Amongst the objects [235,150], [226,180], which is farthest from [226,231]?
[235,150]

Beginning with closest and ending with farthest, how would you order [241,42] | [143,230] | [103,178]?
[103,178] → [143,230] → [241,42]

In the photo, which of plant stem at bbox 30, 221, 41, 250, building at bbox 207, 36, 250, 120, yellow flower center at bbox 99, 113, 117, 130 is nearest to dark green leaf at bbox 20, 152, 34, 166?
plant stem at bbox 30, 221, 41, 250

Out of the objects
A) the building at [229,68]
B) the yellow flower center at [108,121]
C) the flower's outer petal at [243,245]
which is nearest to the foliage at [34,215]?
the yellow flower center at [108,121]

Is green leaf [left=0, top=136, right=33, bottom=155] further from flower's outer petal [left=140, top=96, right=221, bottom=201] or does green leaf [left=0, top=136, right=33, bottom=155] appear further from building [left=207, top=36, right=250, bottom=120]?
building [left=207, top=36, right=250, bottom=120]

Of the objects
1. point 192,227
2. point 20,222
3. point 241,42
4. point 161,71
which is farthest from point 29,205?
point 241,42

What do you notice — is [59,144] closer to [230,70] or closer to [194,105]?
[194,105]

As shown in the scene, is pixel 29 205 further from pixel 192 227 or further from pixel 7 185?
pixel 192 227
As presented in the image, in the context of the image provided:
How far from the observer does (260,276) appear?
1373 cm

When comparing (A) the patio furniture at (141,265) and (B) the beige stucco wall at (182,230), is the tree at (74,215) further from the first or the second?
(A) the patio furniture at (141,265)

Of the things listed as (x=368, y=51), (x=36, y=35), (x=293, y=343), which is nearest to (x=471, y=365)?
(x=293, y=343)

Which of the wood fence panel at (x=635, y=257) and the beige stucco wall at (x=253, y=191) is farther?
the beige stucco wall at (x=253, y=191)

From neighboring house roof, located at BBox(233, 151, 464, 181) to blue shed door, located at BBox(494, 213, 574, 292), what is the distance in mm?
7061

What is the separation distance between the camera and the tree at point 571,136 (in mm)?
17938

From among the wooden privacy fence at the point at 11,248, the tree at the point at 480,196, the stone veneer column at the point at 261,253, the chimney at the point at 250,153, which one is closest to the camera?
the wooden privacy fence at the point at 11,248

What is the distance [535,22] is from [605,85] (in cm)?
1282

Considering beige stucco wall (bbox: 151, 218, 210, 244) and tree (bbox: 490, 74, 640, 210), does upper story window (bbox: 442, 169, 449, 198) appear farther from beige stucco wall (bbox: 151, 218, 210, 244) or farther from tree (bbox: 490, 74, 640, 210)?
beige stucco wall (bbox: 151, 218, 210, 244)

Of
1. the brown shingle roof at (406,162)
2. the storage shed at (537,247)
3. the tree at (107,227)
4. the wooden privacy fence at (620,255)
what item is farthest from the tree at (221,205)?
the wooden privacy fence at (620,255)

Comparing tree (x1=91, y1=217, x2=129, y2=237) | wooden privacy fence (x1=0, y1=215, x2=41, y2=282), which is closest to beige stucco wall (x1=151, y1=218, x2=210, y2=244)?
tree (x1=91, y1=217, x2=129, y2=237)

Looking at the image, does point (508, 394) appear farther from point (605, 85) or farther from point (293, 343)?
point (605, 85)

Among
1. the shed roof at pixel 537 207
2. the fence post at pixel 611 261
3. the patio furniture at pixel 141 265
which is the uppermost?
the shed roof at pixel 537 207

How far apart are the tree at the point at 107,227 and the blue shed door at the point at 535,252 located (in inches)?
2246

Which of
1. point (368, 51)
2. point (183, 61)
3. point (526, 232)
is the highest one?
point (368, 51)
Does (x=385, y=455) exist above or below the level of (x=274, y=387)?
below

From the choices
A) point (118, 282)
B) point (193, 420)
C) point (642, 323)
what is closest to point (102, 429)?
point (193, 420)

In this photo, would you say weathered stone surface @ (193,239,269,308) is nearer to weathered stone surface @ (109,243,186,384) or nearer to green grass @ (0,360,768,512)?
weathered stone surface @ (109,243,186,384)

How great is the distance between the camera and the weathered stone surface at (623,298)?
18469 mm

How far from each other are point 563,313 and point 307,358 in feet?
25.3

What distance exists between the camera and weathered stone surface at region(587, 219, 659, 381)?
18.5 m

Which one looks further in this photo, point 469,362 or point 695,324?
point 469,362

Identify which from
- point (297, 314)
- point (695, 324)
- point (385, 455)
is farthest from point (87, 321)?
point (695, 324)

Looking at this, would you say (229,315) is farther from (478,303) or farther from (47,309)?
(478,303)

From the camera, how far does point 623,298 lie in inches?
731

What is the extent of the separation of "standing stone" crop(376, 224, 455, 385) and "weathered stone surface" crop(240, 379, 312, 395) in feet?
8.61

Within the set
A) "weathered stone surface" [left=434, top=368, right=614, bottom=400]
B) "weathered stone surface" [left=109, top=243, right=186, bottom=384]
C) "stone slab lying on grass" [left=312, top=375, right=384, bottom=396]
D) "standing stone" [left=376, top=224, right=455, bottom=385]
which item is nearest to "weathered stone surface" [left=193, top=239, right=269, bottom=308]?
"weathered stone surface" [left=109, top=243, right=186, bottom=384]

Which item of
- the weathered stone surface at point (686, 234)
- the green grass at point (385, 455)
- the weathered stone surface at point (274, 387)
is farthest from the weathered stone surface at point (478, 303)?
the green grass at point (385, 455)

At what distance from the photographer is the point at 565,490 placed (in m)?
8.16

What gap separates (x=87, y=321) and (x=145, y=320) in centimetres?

══════════════════════════════

**Exercise directions**
All lines from the line containing "Looking at this, would" through the end of the listing above are to be duplicated exactly; include both ends and nothing further.

**Solution to this problem**
Looking at this, would you say (229,315) is farther from (478,303) or farther from (47,309)?
(478,303)

From the camera, how far does point 623,298 lie in inches?
731

What is the extent of the separation of "standing stone" crop(376, 224, 455, 385) and "weathered stone surface" crop(240, 379, 312, 395) in feet?
8.61

Within the set
A) "weathered stone surface" [left=434, top=368, right=614, bottom=400]
B) "weathered stone surface" [left=109, top=243, right=186, bottom=384]
C) "stone slab lying on grass" [left=312, top=375, right=384, bottom=396]
D) "standing stone" [left=376, top=224, right=455, bottom=385]
which item is nearest to "weathered stone surface" [left=193, top=239, right=269, bottom=308]?
"weathered stone surface" [left=109, top=243, right=186, bottom=384]

Which item of
- the weathered stone surface at point (686, 234)
- the green grass at point (385, 455)
- the weathered stone surface at point (274, 387)
is farthest from the weathered stone surface at point (478, 303)?
the green grass at point (385, 455)

At what distance from the photographer is the point at 565,490 placed (in m)?
8.16

What gap separates (x=87, y=321) and (x=145, y=320) in centimetres?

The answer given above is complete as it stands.